Nel settore civile le competenze sono ben 55. Si va dagli interventi a tutela dei minori in condizioni di disagio a sostituire i genitori che non sono in grado di accudire i figli, dall'adottabilità ai matrimoni tra minori e ai figli che ne nascono. In città come Roma e Milano, ciascun giudice tratta ogni anno circa 600 fascicoli. Nel civile a lavorare sui ragazzi sono i servizi dei comuni, e non tutti garantiscono lo stesso standard qualitativo. Il punto è che i servizi sono oberati di lavoro. Tranne qualche eccezione a macchia di leopardo, la situazione in Italia non è florida. Pochi operatori, spesso con contratto a tempo determinato, devono spartirsi ampie fette di territorio dividendosi tra l'anziano depresso e il bambino a rischio. Il risultato è che i servizi, al di là dell'impegno dei singoli, non ce la fanno a coprire tutto con uguale professionalità e celerità. E quando questo riguarda i minori, un'errata analisi aggiunge danno a danno.
«Si parla tanto dei diritti di minori — spiega Piercarlo Pazè, 20 anni di magistratura minorile, direttore di rivista
Minori giustizia — ma tra il dire e il fare ce ne passa. I minori avrebbero bisogno di strutture dedicate, ma spesso i servizi devono occuparsi dell'emergenza». Franco Occhiogrosso, presidente del tribunale per i minori di Bari e del Centro di documentazione e analisi infanzia e adolescenza, dice che «è necessario un rapporto con servizi qualitativamente alti. Da Roma in giù sono inadeguati e insufficienti, percepiti più come controllori e ladri di bambini che come sostegno e aiuto».
Se «a Milano c'è il problema delle babygang, in Campania e al Sud c'è quello delle associazioni mafiose che assoldano i minori. Occorrono progetti mirati », spiega Paolo Giannino, presidente del tribunale per i minorenni di Salerno, il cui ufficio modello è stato premiato dal ministero della giustizia per aver realizzato 12 percorsi lavorativi, compresa l'apertura ai ragazzi di una biblioteca con 2.000 accessi l'anno.

|---|

■ **COSA FARE**:
Prosegui, per favore, il brano sulla giustizia minorile a partire dalla sua ultima frase.

|---|

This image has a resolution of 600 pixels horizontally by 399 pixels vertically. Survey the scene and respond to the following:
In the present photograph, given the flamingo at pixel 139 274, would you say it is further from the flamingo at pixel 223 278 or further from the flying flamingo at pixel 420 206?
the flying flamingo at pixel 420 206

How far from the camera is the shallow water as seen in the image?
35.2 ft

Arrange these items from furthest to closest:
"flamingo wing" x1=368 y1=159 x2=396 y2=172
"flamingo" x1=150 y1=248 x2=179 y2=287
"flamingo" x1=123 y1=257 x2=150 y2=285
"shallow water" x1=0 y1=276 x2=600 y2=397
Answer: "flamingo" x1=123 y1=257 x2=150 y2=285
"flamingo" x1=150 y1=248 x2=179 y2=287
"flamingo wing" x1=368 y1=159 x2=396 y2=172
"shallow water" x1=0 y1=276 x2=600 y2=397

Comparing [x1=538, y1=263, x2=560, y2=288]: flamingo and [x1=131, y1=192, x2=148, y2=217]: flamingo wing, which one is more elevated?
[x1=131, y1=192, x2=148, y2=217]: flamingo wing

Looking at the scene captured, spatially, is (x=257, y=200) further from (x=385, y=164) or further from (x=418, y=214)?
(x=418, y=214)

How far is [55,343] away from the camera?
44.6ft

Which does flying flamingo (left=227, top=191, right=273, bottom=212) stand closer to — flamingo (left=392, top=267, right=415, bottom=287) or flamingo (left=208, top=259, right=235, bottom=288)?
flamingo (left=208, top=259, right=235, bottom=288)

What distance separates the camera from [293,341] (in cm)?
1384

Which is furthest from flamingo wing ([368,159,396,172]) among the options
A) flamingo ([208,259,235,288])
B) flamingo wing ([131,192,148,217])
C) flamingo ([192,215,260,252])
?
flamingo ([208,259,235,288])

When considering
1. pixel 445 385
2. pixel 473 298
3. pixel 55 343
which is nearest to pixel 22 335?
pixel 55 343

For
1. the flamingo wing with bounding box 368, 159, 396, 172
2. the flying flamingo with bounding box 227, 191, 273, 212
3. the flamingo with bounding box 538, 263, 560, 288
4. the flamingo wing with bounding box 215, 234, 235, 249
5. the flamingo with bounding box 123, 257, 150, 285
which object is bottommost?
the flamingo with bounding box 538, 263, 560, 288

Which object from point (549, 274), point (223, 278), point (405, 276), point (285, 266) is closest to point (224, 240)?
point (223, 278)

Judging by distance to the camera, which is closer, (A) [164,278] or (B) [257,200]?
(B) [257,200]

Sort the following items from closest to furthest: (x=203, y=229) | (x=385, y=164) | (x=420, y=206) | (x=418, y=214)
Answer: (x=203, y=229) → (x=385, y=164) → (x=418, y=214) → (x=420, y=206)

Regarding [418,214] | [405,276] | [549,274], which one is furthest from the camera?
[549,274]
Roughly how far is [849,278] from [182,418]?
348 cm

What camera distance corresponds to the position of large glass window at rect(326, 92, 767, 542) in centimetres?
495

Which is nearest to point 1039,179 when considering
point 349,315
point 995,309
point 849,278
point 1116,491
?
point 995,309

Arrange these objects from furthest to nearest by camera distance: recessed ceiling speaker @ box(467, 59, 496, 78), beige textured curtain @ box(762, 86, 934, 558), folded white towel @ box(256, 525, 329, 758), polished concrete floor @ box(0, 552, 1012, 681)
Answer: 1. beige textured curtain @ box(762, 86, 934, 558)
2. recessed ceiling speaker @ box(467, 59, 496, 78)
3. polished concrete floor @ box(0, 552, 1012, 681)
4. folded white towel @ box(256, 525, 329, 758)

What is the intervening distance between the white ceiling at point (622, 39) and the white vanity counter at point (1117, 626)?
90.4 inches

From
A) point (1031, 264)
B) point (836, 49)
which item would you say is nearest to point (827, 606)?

|---|

■ **RISPOSTA**:
La responsabilità di un'errata valutazione, magari basata su schemi preconcetti, dopo la quale ad esempio vengono tolti i bambini a una famiglia senza che sia necessario, non può essere addebitata agli assistenti sociali. È tutta del giudice e ancor di più di quello che si limita a fare da notaio alle indicazioni dei servizi. «Un giudice attento sa se un servizio risponde per schemi, se è prevenuto o no e sa muoversi di conseguenza — aggiunge Giannino —. Non abbiamo servizi specializzati su minori e famiglia. Qualcosa sta cambiando dove sono stati avviati i piani di zona previsti dalla legge».
L'intervento del giudice è sempre di emergenza, a volte anche su richiesta dei genitori. «Il punto è capire se la segnalazione che ha ricevuto è fondata — dice l'avvocato Grazia Cesaro, vice presidente della Camera minorile di Milano, cui aderiscono legali specializzati —. Gli errori sono pochi, ma quando ci sono sono la conseguenza di problemi macroscopici come segnalazioni incomplete, travisamenti degli insegnanti che non hanno ben compreso, bambini suggestionati. È un terreno di sabbie mobili».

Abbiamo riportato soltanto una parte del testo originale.